Quantas estórias nos conta, romarias de Sant’Ana?

Desde a primeira procissão com a imensa cruz

Alçada em braços erguidos

levada ao outeiro de Nossa Senhora Aparecida?

Ali se ergueu o cruzeiro, beijando-se suas fitas festivas

os caminhantes e cavaleiros

– Christiano, Zé Domingos, Luis Alberto –

E tantos outros apeados desta vida.

(…)

Quantas vidas passam por ti, romarias de Sant’Ana?
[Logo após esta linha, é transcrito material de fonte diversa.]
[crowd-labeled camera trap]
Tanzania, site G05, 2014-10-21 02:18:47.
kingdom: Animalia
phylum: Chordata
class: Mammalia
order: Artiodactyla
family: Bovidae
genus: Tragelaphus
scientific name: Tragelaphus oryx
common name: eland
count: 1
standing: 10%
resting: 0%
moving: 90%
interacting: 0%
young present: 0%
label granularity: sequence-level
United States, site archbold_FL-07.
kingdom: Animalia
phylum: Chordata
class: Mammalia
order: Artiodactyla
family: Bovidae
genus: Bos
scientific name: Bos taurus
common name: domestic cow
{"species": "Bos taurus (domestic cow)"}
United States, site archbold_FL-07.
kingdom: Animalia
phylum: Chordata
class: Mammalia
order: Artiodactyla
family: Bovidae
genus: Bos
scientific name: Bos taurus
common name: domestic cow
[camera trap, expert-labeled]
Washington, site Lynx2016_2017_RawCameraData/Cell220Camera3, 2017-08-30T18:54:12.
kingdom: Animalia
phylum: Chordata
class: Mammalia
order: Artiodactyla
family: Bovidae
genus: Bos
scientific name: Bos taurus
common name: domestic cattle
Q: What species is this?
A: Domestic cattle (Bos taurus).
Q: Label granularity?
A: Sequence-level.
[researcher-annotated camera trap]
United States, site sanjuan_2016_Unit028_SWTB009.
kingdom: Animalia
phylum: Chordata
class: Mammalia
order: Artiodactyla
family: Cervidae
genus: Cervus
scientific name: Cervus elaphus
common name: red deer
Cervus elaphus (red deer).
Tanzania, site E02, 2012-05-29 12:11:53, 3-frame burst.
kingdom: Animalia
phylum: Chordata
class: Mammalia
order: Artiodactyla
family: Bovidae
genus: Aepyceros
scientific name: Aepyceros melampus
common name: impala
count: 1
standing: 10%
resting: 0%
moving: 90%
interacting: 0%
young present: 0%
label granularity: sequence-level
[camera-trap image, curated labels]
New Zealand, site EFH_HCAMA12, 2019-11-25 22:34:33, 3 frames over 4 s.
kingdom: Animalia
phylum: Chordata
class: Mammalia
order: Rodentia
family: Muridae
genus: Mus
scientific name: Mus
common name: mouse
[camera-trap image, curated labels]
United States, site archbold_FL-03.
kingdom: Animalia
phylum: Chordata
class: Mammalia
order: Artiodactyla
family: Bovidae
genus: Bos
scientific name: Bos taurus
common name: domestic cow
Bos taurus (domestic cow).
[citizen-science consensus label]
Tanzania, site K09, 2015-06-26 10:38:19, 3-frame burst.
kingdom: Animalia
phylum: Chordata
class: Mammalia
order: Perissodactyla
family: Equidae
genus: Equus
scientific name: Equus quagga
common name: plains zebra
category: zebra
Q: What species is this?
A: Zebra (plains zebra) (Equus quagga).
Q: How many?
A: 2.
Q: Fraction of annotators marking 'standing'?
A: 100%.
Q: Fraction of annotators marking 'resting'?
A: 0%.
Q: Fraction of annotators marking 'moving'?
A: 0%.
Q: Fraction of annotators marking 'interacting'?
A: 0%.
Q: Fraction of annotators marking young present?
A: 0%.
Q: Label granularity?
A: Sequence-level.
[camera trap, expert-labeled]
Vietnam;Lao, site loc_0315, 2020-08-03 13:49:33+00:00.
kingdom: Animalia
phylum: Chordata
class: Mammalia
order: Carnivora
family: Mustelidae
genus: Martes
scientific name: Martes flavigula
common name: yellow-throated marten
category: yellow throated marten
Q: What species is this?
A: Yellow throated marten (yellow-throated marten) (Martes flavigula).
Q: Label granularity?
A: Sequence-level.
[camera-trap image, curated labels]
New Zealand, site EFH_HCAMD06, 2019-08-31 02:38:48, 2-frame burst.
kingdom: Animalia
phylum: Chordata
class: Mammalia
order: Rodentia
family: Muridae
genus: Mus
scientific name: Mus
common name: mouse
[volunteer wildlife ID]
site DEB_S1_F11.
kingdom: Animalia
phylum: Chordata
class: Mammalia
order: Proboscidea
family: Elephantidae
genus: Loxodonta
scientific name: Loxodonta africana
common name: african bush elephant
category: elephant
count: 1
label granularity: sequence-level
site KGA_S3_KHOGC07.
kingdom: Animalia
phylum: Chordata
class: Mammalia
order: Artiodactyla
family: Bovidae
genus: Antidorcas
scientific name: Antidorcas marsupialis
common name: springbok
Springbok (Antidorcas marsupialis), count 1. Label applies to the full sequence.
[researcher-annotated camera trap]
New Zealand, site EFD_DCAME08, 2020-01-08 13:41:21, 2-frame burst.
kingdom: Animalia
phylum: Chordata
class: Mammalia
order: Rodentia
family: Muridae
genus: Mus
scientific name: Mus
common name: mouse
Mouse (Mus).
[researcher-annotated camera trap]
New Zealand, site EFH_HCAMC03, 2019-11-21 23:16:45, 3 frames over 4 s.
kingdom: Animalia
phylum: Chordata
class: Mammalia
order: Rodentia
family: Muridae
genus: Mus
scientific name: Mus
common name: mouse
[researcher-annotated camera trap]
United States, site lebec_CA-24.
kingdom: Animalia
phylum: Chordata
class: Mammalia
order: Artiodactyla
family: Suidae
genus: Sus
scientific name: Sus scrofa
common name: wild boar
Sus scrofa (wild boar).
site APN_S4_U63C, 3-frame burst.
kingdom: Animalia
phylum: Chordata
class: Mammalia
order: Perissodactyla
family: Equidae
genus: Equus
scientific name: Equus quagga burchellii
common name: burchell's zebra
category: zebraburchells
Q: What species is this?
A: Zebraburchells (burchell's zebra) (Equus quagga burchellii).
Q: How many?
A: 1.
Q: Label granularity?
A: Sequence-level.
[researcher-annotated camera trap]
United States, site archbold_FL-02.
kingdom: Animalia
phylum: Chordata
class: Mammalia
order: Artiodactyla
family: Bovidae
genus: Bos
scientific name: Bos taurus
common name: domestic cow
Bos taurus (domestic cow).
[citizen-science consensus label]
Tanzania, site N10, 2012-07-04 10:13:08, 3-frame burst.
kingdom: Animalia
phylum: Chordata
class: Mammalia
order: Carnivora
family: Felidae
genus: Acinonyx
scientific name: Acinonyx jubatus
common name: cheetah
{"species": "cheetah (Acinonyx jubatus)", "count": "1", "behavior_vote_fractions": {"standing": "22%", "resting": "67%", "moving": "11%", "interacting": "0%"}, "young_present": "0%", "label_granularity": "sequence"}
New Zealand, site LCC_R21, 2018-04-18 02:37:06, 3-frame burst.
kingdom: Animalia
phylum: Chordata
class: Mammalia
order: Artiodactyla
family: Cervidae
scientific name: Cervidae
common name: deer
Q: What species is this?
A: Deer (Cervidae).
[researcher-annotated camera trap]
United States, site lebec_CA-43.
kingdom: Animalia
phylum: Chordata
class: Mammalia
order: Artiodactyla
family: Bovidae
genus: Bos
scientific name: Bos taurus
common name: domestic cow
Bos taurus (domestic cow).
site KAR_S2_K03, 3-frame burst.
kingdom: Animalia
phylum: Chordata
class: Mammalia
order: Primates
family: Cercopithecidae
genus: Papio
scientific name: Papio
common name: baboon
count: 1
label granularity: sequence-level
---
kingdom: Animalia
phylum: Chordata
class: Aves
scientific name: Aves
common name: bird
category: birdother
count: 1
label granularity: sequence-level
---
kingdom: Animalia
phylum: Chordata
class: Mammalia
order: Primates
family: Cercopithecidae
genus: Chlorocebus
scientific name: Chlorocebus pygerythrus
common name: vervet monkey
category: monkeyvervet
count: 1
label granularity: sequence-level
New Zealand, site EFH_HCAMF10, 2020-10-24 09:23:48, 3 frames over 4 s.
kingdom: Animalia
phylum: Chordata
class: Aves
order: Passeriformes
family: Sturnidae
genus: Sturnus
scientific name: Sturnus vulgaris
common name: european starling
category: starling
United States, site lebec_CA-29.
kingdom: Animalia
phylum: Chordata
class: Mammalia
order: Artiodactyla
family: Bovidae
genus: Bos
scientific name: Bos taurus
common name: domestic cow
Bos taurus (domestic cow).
Se os mais antigos trouxeram seus filhos,

E seus filhos levaram seus netos

que prosseguem nestas jornadas

Sant’Ana vai à frente, abrindo tantos caminhos

Seguida pelos seu peões, suas carroças e burrinhos

Ah! Se já passam os carros de boi tão lustrosos e mansinhos

Suas rodas gemem saudades dos caminhos mais antigos

Da pequena Sant’Ana da Porteira

que acolhia os tropeiros no pouso

Sussurrando-lhes nos sonhos a edificação da cidade.

(…)

Ah! Por quem tanto esperamos nos domingos azuis de julho

Senão pela longa fila de milhares de cavaleiros?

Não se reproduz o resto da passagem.